In the present invention, the method of expressing the distinction between the LED alarms in the above embodiment is not limited to the above method, and may be, for example, the reverse of the above method. Further, it is also possible to configure the system so that a plurality of alarm means are used to separately issue alarms. Further, the alarm means is not limited to the optical means such as the LED in the embodiment, but other means such as an acoustic means such as a buzzer may be used, and the liquid amount detection means is not limited to the electrode pair.

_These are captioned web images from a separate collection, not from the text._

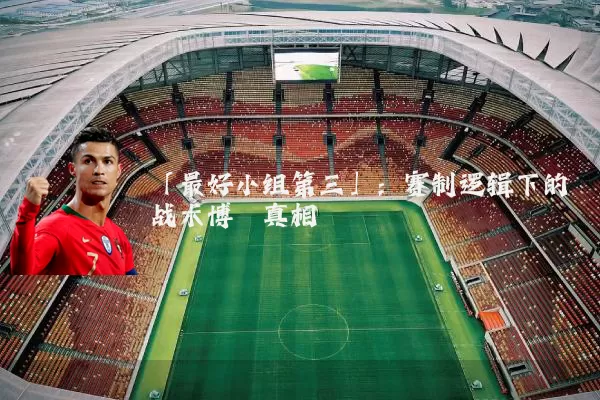 「最好小组第三」:赛制逻辑下的战术博弈真相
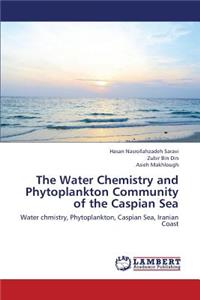 Water Chemistry and Phytoplankton Community of the Caspian Sea
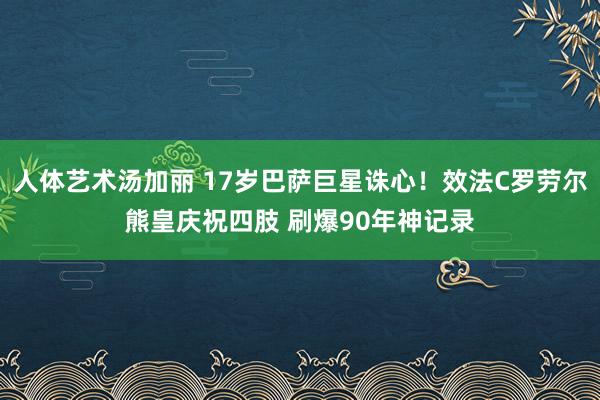 人体艺术汤加丽 17岁巴萨巨星诛心！效法C罗劳尔熊皇庆祝四肢 刷爆90年神记录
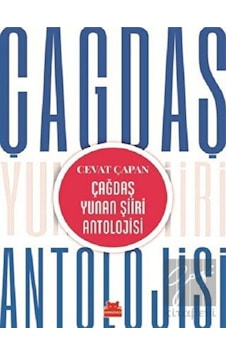 Çağdaş Yunan Şiiri Antolojisi - Cevat Çapan - Kırmızı Kedi Çağdaş Yunan Şiiri Antolojisi - Cevat Çapan - Kırmızı Kedi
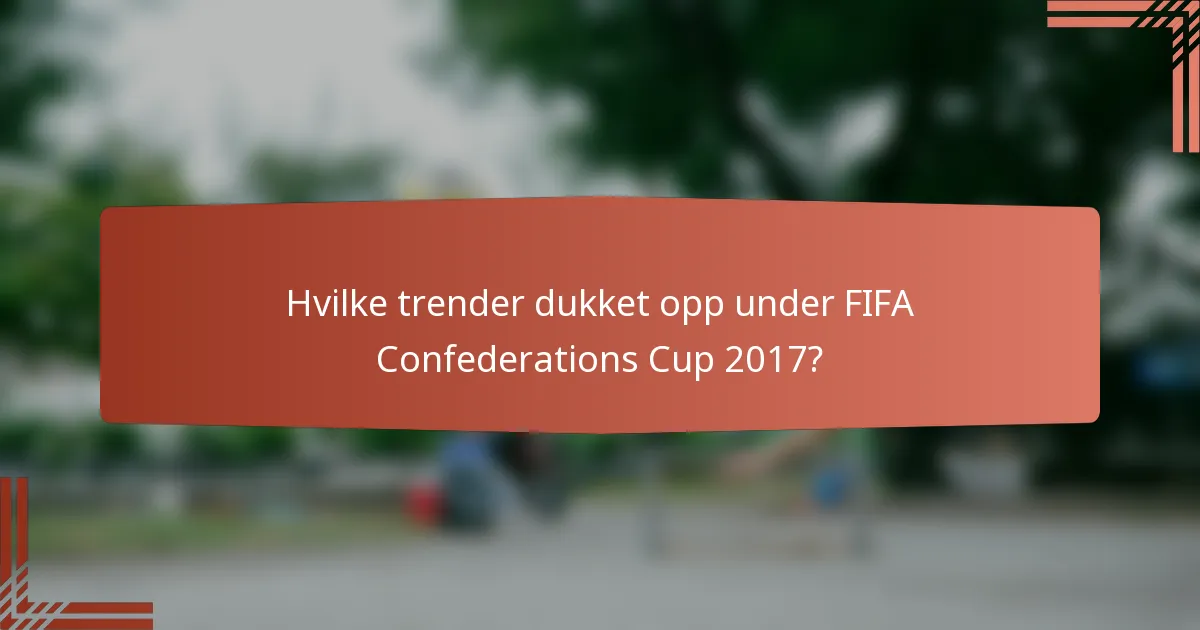 Hvilke trender dukket opp under FIFA Confederations Cup 2017?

Further, in the above embodiment, the ink supply operation may be automatically performed based on a detection output indicating that the amount of ink in the sub-ink tank 4 is small. Although the activation switch 15a is used as the activation switch for the pump 15, it may be a switch that is linked to the activation switch 15a.

Furthermore, the configuration of the present invention is not limited to the ink amount detection device for the inkjet recording device of the embodiment, but is also applicable to devices that consume liquid and have a plurality of tanks serving as storage tanks for the liquid and supplying the liquid from one to the other. The present invention can be applied to all liquid level detection and alarm devices that detect the liquid level in a tank and issue an alarm based on the detection result.

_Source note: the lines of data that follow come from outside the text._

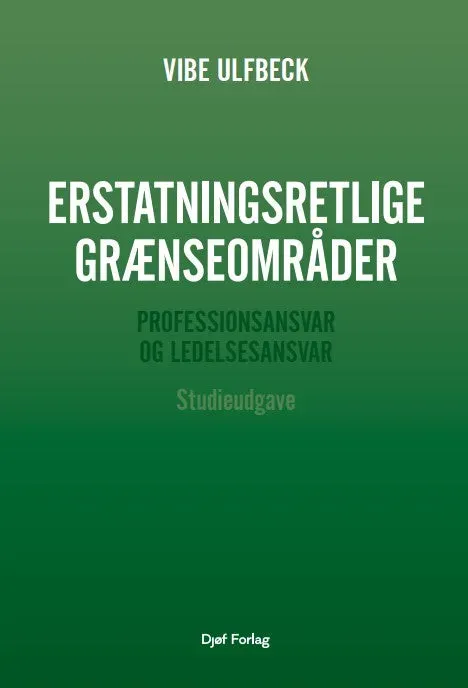 Nyt Juridisk Forlag Erstatningsretlige grænseområder fagbog studie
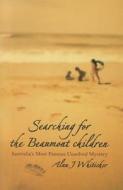 Searching for the Beaumont Children di Alan J. Whiticker edito da John Wiley & Sons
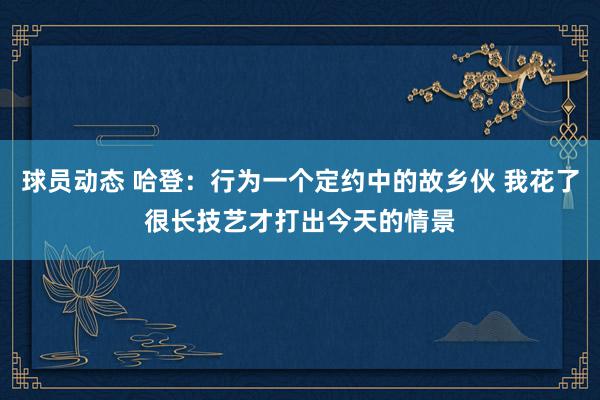 球员动态 哈登：行为一个定约中的故乡伙 我花了很长技艺才打出今天的情景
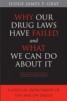 Why Our Drug Laws Have Failed and What We Can Do About it - A Judicial Indictment of the War on Drugs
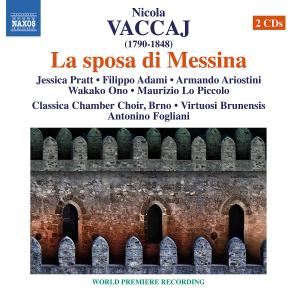 CLASSICA CHAMBER CHOIR, BRNO V - VACCAJ: LA SPOSA DI MESSINA 2CD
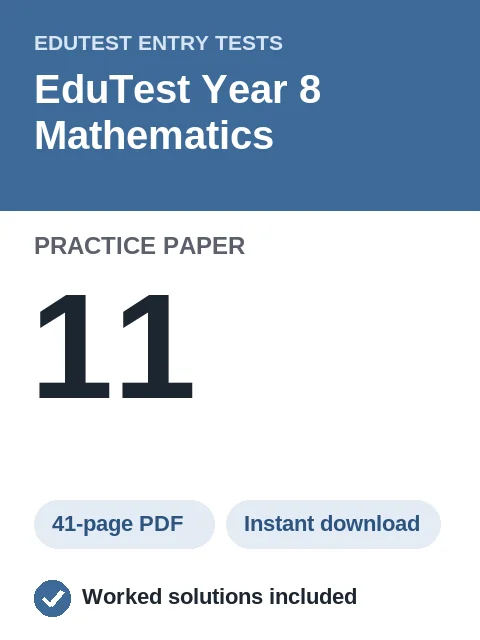 EduTest Year 8 Mathematics Practice Paper 11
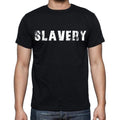 slavery Men's Short Sleeve Round Neck T-shirt
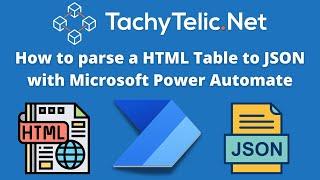 How to use Power Automate to parse a HTML Table and convert to JSON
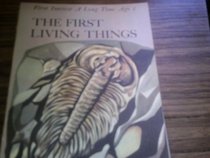 The First Living Things (First Interest)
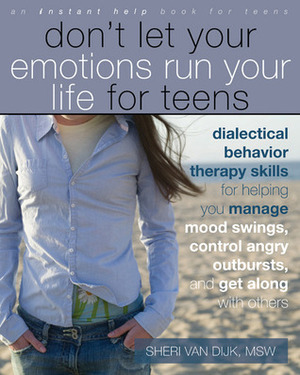 Don't Let Your Emotions Run Your Life for Teens: Dialectical Behavior Therapy Skills for Helping Teens Manage Mood Swings, Control Angry Outbursts, an by Sheri Van Dijk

Effects As is clear from the above explanation, according to the present invention, in a liquid level detection/alarm device that detects the liquid level in a tank and outputs an alarm when the detected liquid level is below a predetermined level, Accordingly, means for detecting the operation of the means for supplying liquid to the tank is provided, and if the amount of liquid in the tank remains below the predetermined amount even after the operation of the supply means, a different alarm from the above is output. Therefore, detection of the liquid amount in a plurality of tanks, including the above-mentioned tank and a tank that supplies liquid to the same tank, and an alarm based on the detection result can be performed by a single detection means and an alarm means, respectively. Therefore, the number of parts is small and the space occupied is small, and the cost and size of devices such as inkjet recording devices in which this device is used can be reduced.

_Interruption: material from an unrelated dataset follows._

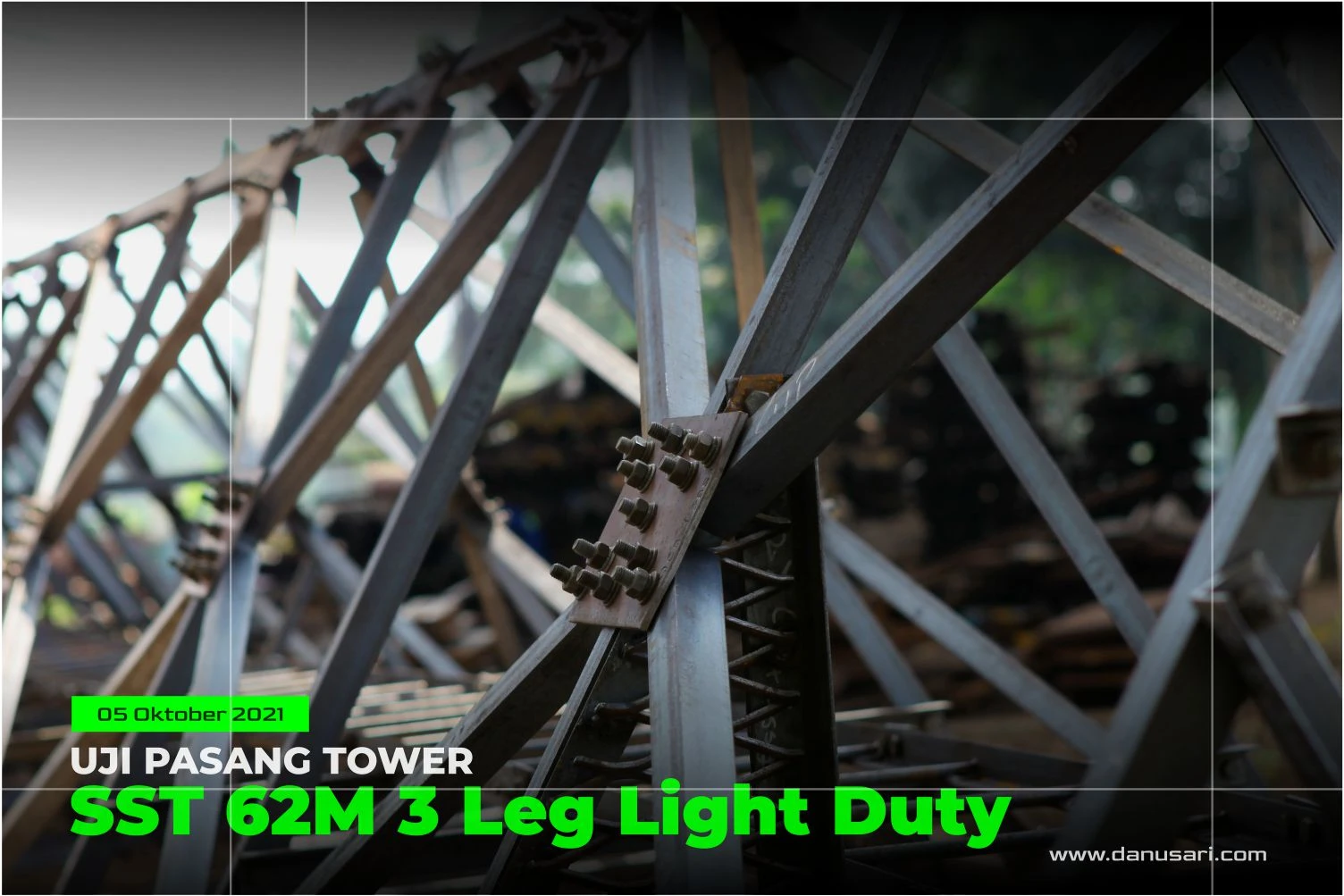 Uji Pasang Tower SST 62M 3 Leg Light Duty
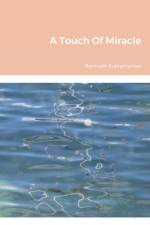 Touch Of Miracle af Ramnath Subramanian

[Brief explanation of the drawing]

FIG. 1 is a schematic sectional view of a main part of an inkjet recording apparatus in which an ink amount detection and alarm device according to an embodiment of the present invention is used, and FIG. 2 is a circuit diagram showing the configuration of the ink amount detection and alarm device according to an embodiment. 1... Nozzle 4... Sub ink tank 9... Electrode pair 12... Main ink tank 15... Pump 15a... Operation switch 17... Comparator
18, 22... and Kate 19. 25, 28...
Inverter 20.26... Nantes Gate 21.24
...Flip-flop 27...Oscillator RX, R1-R7...Resistance TI
, T2...transistor

Claims (1)

[Scope of Claims] 1) In a liquid level detection/alarm device that detects the level of liquid in a tank and outputs an alarm when the detected level of liquid is below a predetermined level, the liquid is supplied to the tank in response to the alarm. A liquid quantity system characterized in that a means for detecting the operation of the supply means is provided, and if the liquid amount in the tank remains below the predetermined amount even after the operation of the supply means, a good news different from the warning is output. Detection alarm device. 2) The above-mentioned two types of alarms are combined into one alarm means. 3) The above-mentioned two types of alarms are configured to be expressed using different expression methods. The liquid level detection alarm device described.